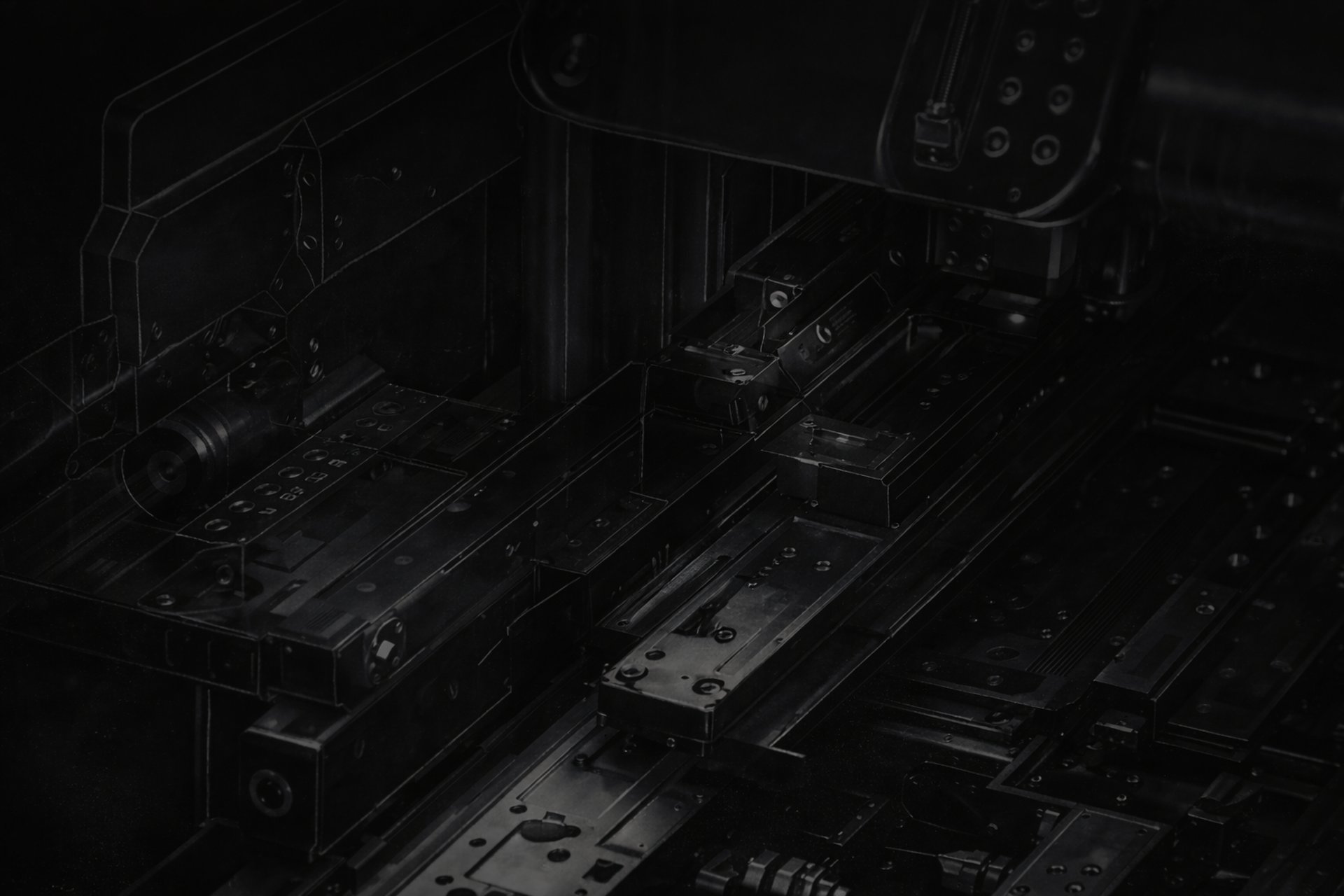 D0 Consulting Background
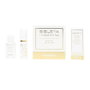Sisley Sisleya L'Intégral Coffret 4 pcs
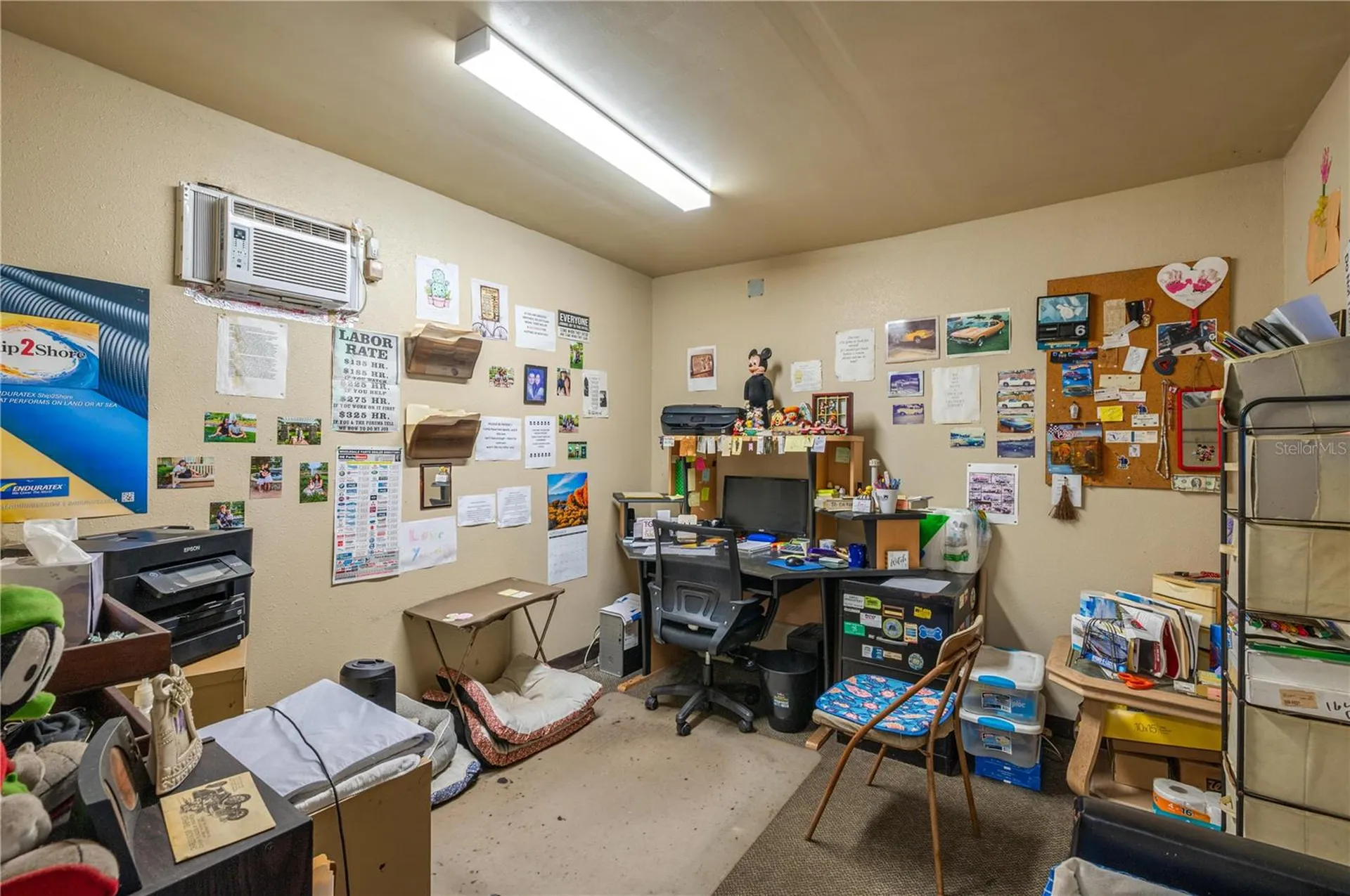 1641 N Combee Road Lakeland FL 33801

_ _ _ _

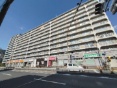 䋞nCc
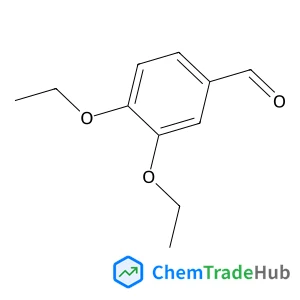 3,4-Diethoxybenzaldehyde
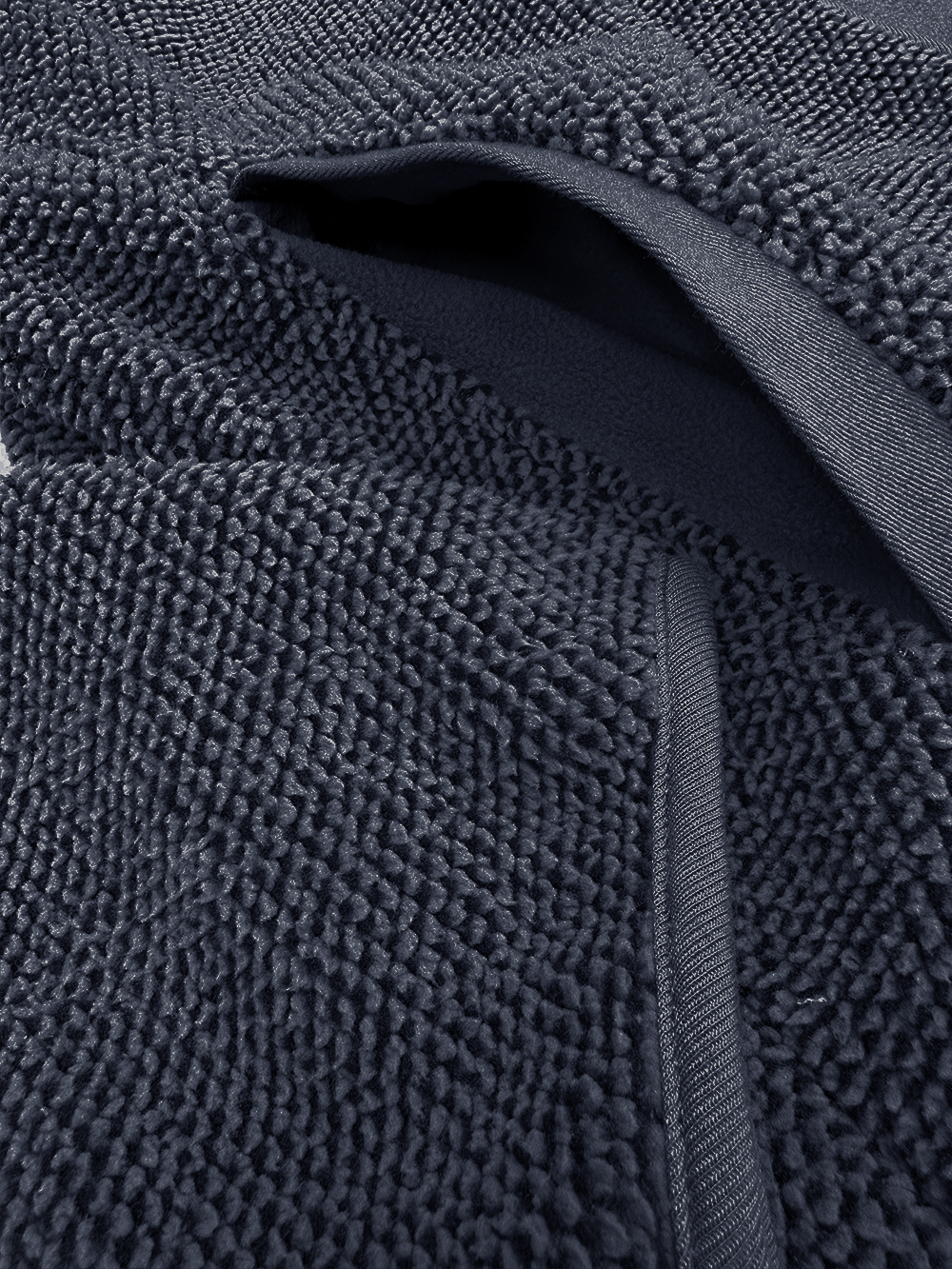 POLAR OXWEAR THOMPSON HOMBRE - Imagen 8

_ _ _ _

AIM OF THE TASK
Among the entries above, find the line with "D0 Consulting Background" and repeat exactly from there through the line with "1641 N Combee Road Lakeland FL 33801", leaving out the pictures.

TASK RESULT
 D0 Consulting Background
Sisley Sisleya L'Intégral Coffret 4 pcs
 1641 N Combee Road Lakeland FL 33801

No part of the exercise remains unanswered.